Business Intelligence and Data Mining

It’s a well-known fact that business intelligence (BI) is very “in” and cutting edge these days. Many companies are devoting a lot of energy to implementing and maintaining their smart business systems, whether that involves a data warehouse or even an operational report center. The opportunities are plentiful and the resources endless. There seem to be only benefits, but is it really worthwhile? Is it cost-effective and productive to put so much effort into it, or is it a luxury that only big businesses can afford? There’s no “one answer fits all”, just as no two companies have identical needs, but I have to say that having a better informed vision, based on the various business lines defined by the customer, at a time when the need for analysis arises, boosts confidence and provides extra assurance when making short, medium and long term decisions, and that’s a very good thing.

90% of the data in the world today have been created in the last two years alone.

Source: IBM (2013)

Let’s start at the beginning: What is business intelligence? It’s a set of principles and methods for extracting useful information and knowledge from data. Whether it’s used for forecasting, exploring or investigating, the concern remains the same: data. They can be extracted and displayed in various ways:

  • graphic representations
  • summary and/or detailed reports
  • interactive display (i.e. dynamic forms)
  • etc.

Now let’s talk about a particularly timely and well-known aspect: data mining. Often used for exploration, it consists of extracting knowledge from data, usually a lot of data, using meaningful structures or motifs based on predefined criteria. It involves three steps: collect, analyze and present the data to the customer. Doing that means understanding the need and understanding the data, preparing them and applying techniques.
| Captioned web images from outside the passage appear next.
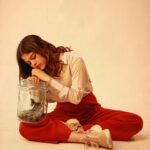 Sanjana Krishnamoorthy Instagram - So harmless so fragile Oh she wonders if you'd let her fly Beyond the glass lies a blue sky Hoping and hoping time goes by Don’t you hear the cries Please, let her try Look into her eyes there is no lie Don’t let her die she’s my little butterfly 🦋 📷 @1928.in @oneclubentertainment @priyanka_the_makeupartist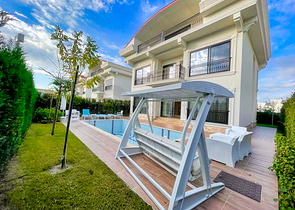 Виллы на завершении строительства в центре Белека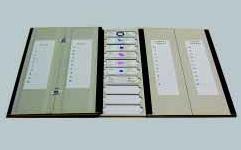 Mappe für 20 Mikropräparate, aus starker Pappe, mit Verschluss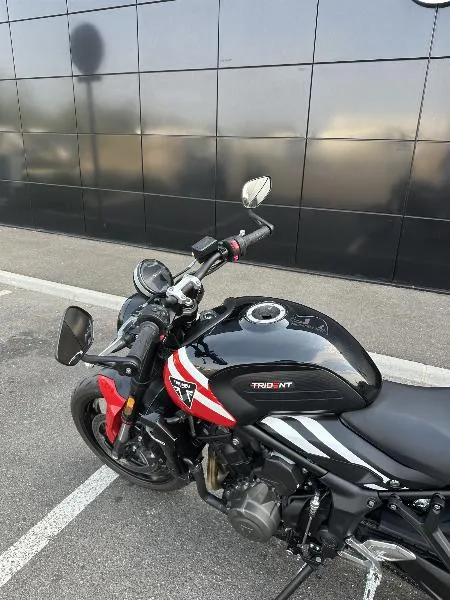 TRIDENT 660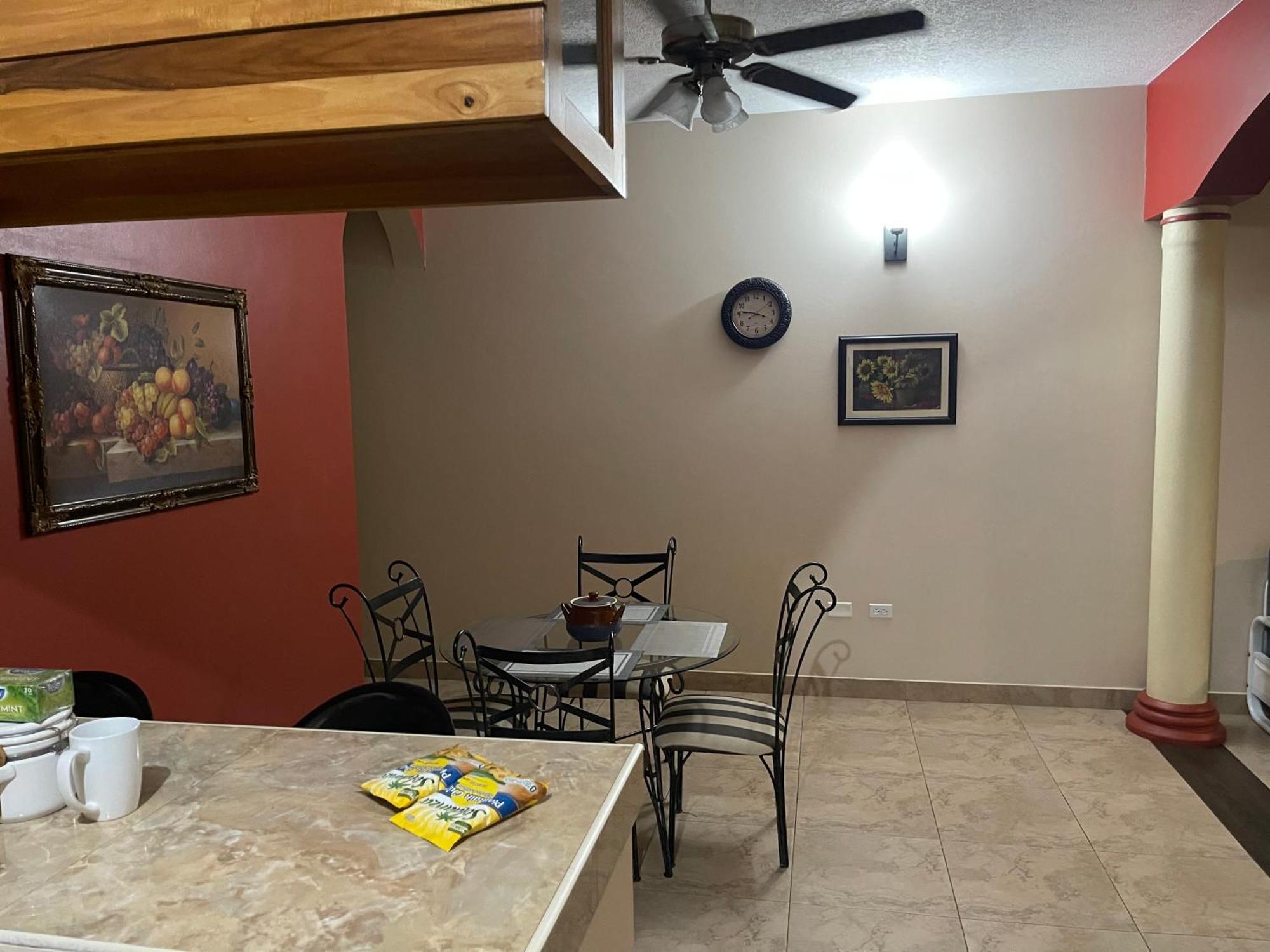 Le Quad - One Bedroom & Studio Apt - Private, Spacious & Secured Kingston Extérieur photo
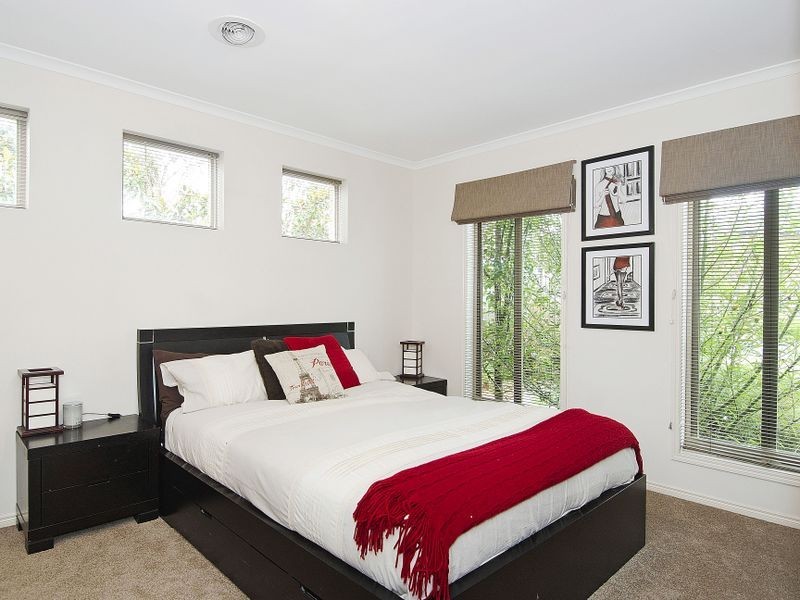 5 Hibiscus Crescent, Point Cook VIC 3030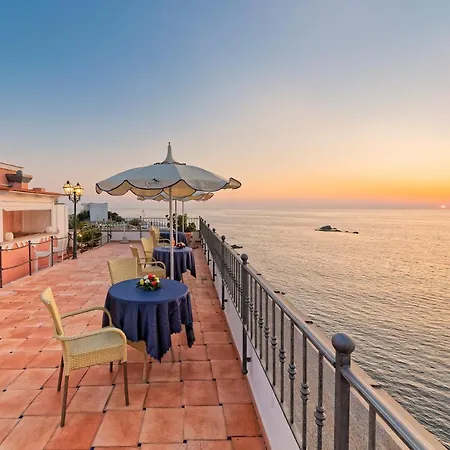 ホテル ネットゥーノ 4*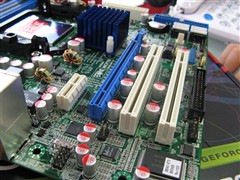 780G�¿���&nbsp;�߲ʺ�C.N78UX5�ۼ�649Ԫ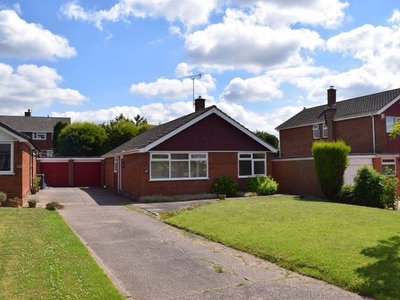 Bungalow to rent in Fitz Roy Avenue, Harborne, Birmingham B17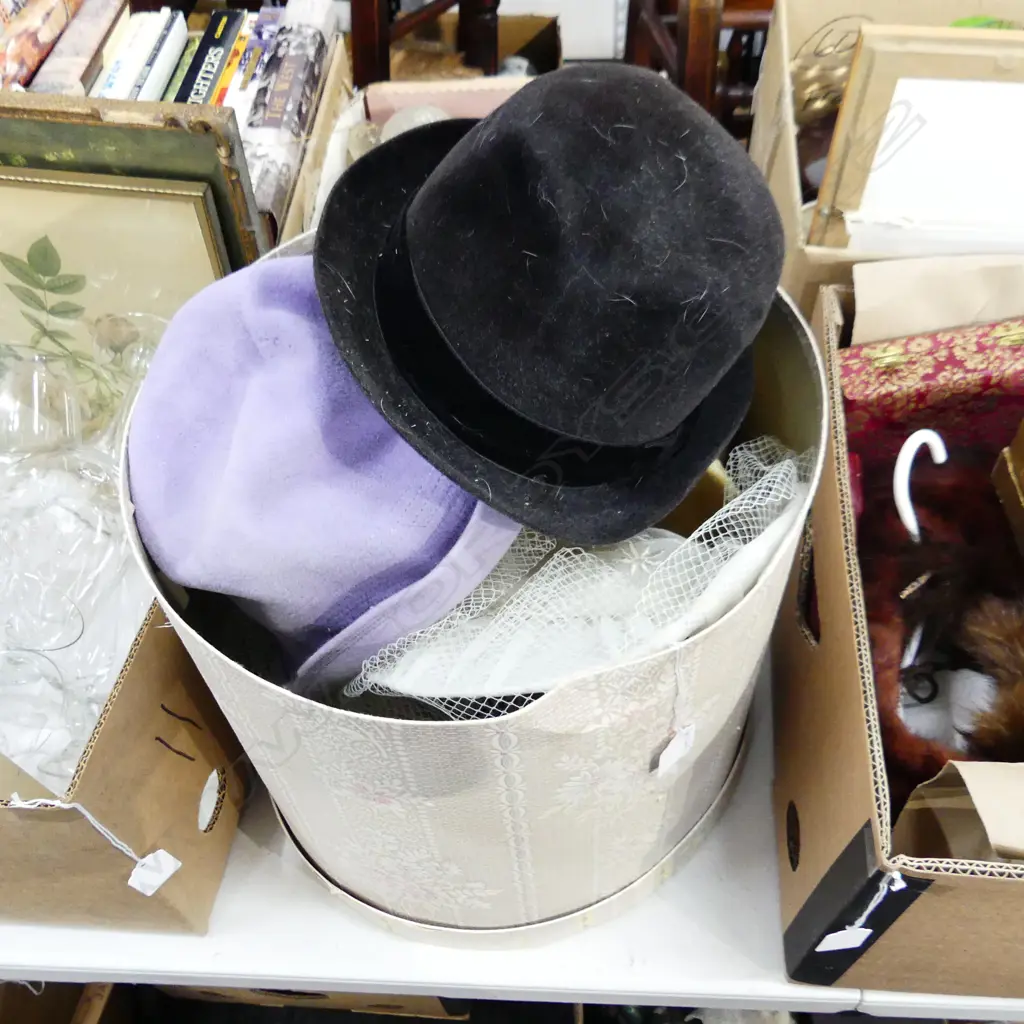 HAT BOX w. VINTAGE HATS Image 1++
See the table below:

Processus Data Minning

“Data mining will become much more important and companies will throw away nothing about their customers because it will be so valuable. If you’re not doing this, you’re out of business.”

– Dr. Arno Penzias, winner of a Nobel Prize in physics

Each step is divided into sub-steps, which can complicate a seemingly simple solution. As in any field of technology, BI presents challenges. What comes to mind here is historical data and how to combine them with current data, with types of incompatible data, required expertise and technological choices to be made based on performance. Systems often have to run day and night to prepare data for D-day. Also worth noting is the fact that the user’s focus in data mining is not on generating formulas but on how the algorithm performs based on his objectives.

Data preparation is the technical side of the process and is done in four stages: consolidation, cleanup, transformation and reduction. Its source is real data and its destination a basic system of prepared data. For the technical portion of the article, there are several types of data to be considered; for example, Categorical data (Nominal and Ordinal) and Digital data (Interval and Ratio).

Categorical data

  • Often come from the conversion of a digital variable (nominal)
    • e.g. conversion of age into age group
  • Add the concept of order to the possible values (ordinal)
    • e.g. credit rating (low, medium, high)

Digital data

  • Variables used to measure a certain quantity
    • e.g. age, number of children, family income, etc.

Other data

  • pictures, audio, text, etc.

In conclusion, I should stress that data mining provides an especially attractive competitive edge. This technique, already widely used in high-growth industries and fast moving business domains, can now be applied to most spheres of human activity, such as scientific research and public safety. Such newly acquired knowledge lets companies improve and speed up decision making, resulting in original, cost-effective business solutions. It provides unmatched know-how and drives better informed decisions about consumer behavior, for example. Data mining lets you get to know your customers better so you can find out what they really want—knowledge is power.

In the next few weeks, we’ll be going into further detail about the multiple facets of business intelligence and the various techniques that exploit it. I’m thinking especially of data warehousing, decision support systems or even operational report centers. Fortunately, I feel it’s an inexhaustible subject, and I hope you think so too.

Until then, thanks for your attention and good data mining!